# Requirements
Rewrite the entries starting with the line that contains "Please determine: is" and continuing through the end, replacing "red leather chair" with "crimson armchair" and leaving everything else unchanged.

# Extracted records
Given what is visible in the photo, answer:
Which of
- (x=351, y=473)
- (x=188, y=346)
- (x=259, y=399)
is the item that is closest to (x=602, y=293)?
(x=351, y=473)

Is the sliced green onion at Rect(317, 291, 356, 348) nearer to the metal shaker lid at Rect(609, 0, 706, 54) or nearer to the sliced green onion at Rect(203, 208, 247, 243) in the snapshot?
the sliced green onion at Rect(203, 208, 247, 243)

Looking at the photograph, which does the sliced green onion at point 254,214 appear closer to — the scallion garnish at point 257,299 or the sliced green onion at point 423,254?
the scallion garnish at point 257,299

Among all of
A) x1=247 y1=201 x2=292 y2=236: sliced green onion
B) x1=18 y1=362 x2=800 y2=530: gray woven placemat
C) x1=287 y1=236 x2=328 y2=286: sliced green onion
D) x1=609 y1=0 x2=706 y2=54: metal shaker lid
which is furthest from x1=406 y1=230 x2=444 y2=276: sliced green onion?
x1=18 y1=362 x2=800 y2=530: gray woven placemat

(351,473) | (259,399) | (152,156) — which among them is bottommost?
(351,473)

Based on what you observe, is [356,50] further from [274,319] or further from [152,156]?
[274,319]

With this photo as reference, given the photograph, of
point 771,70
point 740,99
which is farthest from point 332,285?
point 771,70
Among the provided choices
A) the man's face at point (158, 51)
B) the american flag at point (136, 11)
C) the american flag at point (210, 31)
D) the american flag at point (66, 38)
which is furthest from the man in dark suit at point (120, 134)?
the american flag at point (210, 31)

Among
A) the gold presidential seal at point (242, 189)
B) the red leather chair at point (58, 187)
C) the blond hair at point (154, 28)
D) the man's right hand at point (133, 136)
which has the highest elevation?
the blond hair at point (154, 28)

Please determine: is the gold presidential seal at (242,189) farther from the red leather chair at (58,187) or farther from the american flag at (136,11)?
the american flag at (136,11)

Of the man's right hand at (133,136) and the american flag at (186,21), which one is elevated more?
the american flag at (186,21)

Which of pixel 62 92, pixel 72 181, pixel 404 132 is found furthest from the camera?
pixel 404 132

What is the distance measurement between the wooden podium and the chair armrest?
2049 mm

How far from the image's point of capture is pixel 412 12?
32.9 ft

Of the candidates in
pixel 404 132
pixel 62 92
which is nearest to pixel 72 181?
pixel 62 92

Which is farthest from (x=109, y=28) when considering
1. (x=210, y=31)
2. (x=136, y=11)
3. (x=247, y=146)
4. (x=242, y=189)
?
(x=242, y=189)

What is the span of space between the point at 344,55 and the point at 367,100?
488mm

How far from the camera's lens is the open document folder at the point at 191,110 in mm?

# The response
Please determine: is the gold presidential seal at (242,189) farther from the crimson armchair at (58,187) or farther from the american flag at (136,11)?
the american flag at (136,11)

Of the man's right hand at (133,136) and the american flag at (186,21), which one is elevated more?
the american flag at (186,21)

Which of pixel 62 92, pixel 72 181, pixel 404 132 is found furthest from the camera?
pixel 404 132

What is the distance measurement between the wooden podium and the chair armrest?
2049 mm

How far from the image's point of capture is pixel 412 12?
32.9 ft

Of the candidates in
pixel 404 132
pixel 62 92
which is nearest to pixel 72 181?
pixel 62 92

Which is farthest from (x=109, y=28) when considering
1. (x=210, y=31)
2. (x=136, y=11)
3. (x=247, y=146)
4. (x=242, y=189)
?
(x=242, y=189)

What is the span of space between the point at 344,55 and the point at 367,100?
488mm

How far from the camera's lens is the open document folder at the point at 191,110 in mm?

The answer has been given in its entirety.